■ **TAREFAS**:
[1] Cite do acórdão o trecho que começa em "Acórdãos T CONFLITOS" e segue até "ADMINISTRATIVOS E FISCAIS.", sem alterar nada.
[2] Para cada afirmação a seguir, diga se ela está de acordo com o acórdão, respondendo sim ou não e citando as palavras exatas do acórdão que decidem. (a) A votação foi por unanimidade. (b) A ação especial teve tramitação posterior no Tribunal Judicial de Paredes. (c) O relator foi Alberto Augusto Oliveira.

■ **TRECHO APRESENTADO**:
_ _ _

Acórdãos T CONFLITOS

Acórdão do Tribunal dos Conflitos
Processo:022/14
Data do Acordão:06/19/2014
Tribunal:CONFLITOS
Relator:ALBERTO AUGUSTO OLIVEIRA
Descritores:COMPETÊNCIA DOS TRIBUNAIS ADMINISTRATIVOS E FISCAIS.
FORNECIMENTO DE ÁGUA.
COBRANÇA COERCIVA.
Sumário:Compete aos tribunais tributários apreciar os litígios relativos a contratos celebrados entre uma empresa concessionária do serviço público de fornecimento de água ao domicílio e os respectivos utilizadores finais.
Nº Convencional:JSTA000P17666
Nº do Documento:SAC20140619022
Data de Entrada:04/08/2014
Recorrente:A...., S.A. NO CONFLITO NEGATIVO DE JURISDIÇÃO ENTRE O 3º JUÍZO CÍVEL DO TRIBUNAL JUDICIAL DE PAREDES E O TRIBUNAL ADMINISTRATIVO E FISCAL DE PENAFIEL
Recorrido 1:*
Votação:UNANIMIDADE
Área Temática 1:*
Aditamento:
Texto Integral: Conflito n.º 22/14

Acordam no Tribunal de Conflitos:

1.

1.1. A………., S. A. instaurou, em 09.04.2013, no Balcão Nacional de Injunções, com posterior tramitação no Tribunal Administrativo e Fiscal de Penafiel, acção especial para cumprimento de obrigações pecuniárias, contra B………, peticionando a quantia de €147,9095, acrescida dos juros de mora vincendos até integral pagamento.

_ _ _

■ **ENTRADAS EXTRAÍDAS**:
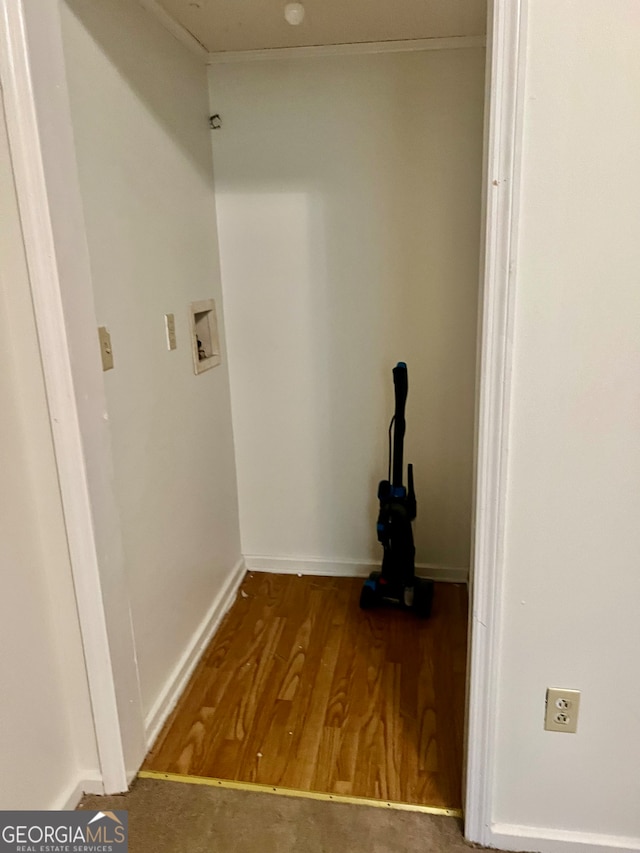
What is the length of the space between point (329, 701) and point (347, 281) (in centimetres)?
149

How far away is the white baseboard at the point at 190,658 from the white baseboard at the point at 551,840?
954mm

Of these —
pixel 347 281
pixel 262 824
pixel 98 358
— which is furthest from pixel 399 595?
pixel 98 358

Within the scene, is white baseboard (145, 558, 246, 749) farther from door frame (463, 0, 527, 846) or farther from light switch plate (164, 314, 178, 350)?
light switch plate (164, 314, 178, 350)

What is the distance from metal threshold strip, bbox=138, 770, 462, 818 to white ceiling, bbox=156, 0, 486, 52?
2.15 m

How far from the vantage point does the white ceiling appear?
1761 mm

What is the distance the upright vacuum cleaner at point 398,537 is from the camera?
216 centimetres

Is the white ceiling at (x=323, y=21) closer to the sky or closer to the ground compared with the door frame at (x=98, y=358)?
closer to the sky

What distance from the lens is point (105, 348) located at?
146 centimetres

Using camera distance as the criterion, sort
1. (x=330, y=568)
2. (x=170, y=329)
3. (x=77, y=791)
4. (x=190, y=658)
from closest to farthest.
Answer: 1. (x=77, y=791)
2. (x=170, y=329)
3. (x=190, y=658)
4. (x=330, y=568)

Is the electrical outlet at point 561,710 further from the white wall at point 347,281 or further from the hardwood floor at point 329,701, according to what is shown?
the white wall at point 347,281

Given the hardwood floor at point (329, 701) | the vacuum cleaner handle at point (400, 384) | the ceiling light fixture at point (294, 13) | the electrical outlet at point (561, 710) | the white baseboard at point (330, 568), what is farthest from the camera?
the white baseboard at point (330, 568)

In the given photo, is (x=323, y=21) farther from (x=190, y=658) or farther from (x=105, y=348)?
(x=190, y=658)
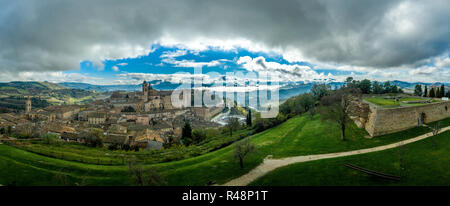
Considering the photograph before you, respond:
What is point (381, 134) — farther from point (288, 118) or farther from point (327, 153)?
point (288, 118)

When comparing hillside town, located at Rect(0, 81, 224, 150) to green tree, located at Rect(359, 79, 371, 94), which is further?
green tree, located at Rect(359, 79, 371, 94)

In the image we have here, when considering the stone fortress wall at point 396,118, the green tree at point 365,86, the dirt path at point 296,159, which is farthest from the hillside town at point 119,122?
the green tree at point 365,86

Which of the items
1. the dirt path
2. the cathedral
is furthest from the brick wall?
the cathedral

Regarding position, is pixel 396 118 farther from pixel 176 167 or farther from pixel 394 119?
pixel 176 167

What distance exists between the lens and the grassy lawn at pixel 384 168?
13.7 metres

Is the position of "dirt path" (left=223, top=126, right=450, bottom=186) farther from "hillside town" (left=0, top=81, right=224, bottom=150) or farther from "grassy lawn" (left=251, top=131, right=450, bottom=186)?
"hillside town" (left=0, top=81, right=224, bottom=150)

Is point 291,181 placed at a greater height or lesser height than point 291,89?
lesser

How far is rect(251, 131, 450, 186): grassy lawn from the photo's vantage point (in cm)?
1373

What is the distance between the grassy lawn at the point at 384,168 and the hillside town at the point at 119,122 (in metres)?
27.1

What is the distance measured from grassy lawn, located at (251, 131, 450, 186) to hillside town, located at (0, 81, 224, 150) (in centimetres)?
2714

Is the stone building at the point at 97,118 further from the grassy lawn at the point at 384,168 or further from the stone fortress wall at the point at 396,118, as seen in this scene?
the stone fortress wall at the point at 396,118

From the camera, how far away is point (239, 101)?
459 ft
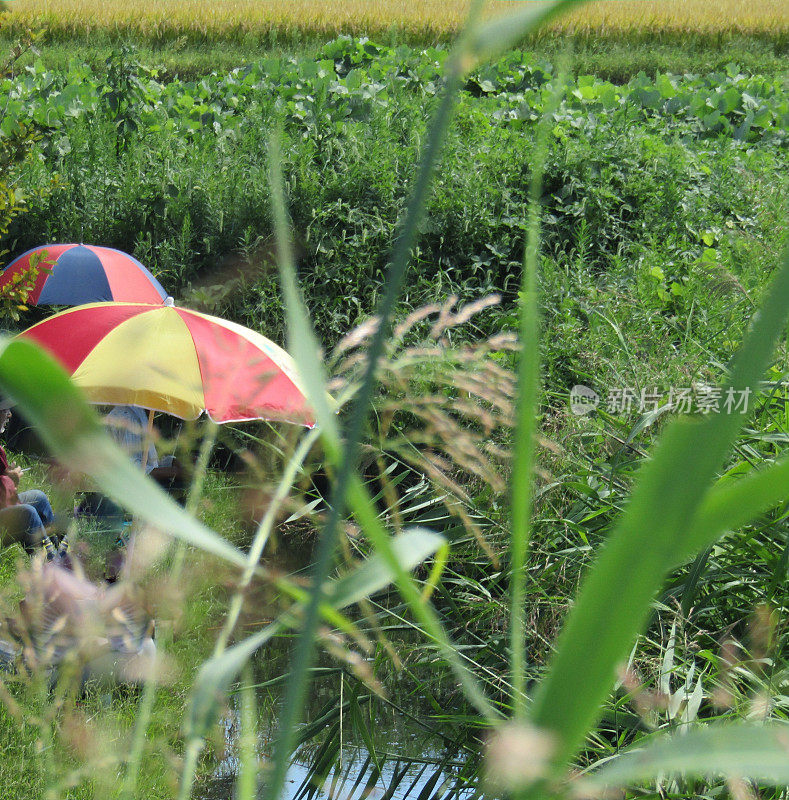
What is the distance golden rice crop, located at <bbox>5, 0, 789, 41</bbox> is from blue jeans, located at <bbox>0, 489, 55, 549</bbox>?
514 inches

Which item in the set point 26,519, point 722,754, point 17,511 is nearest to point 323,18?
point 26,519

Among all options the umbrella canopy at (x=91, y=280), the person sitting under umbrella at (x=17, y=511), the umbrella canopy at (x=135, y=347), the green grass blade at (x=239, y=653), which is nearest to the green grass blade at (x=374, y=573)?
the green grass blade at (x=239, y=653)

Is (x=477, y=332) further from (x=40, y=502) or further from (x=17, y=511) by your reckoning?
(x=17, y=511)

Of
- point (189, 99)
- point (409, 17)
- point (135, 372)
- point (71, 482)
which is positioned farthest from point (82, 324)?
point (409, 17)

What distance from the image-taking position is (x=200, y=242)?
20.5ft

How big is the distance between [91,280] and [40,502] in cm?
170

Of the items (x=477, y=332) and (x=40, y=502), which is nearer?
(x=40, y=502)

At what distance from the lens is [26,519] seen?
3.67 m

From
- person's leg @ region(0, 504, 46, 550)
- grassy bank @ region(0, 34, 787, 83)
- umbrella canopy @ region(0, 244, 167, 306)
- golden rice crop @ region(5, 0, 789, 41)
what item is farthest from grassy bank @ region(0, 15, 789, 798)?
golden rice crop @ region(5, 0, 789, 41)

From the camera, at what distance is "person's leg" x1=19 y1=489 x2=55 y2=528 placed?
4.21 metres

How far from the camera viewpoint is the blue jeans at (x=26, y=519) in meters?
3.37

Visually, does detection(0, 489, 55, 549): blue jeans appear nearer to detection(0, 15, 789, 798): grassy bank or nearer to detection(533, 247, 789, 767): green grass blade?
detection(0, 15, 789, 798): grassy bank

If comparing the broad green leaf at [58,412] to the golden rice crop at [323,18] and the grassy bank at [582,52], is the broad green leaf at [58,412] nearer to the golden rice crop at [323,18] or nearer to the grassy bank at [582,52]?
the grassy bank at [582,52]

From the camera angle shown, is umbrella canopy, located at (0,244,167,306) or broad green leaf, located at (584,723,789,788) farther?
umbrella canopy, located at (0,244,167,306)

_ _ _

■ **RESPOSTAS POR ORDEM**:
[1]
Acórdãos T CONFLITOS

Acórdão do Tribunal dos Conflitos
Processo:022/14
Data do Acordão:06/19/2014
Tribunal:CONFLITOS
Relator:ALBERTO AUGUSTO OLIVEIRA
Descritores:COMPETÊNCIA DOS TRIBUNAIS ADMINISTRATIVOS E FISCAIS.

[2]
(a) Sim: "Votação:UNANIMIDADE".
(b) Não: "com posterior tramitação no Tribunal Administrativo e Fiscal de Penafiel".
(c) Sim: "Relator:ALBERTO AUGUSTO OLIVEIRA".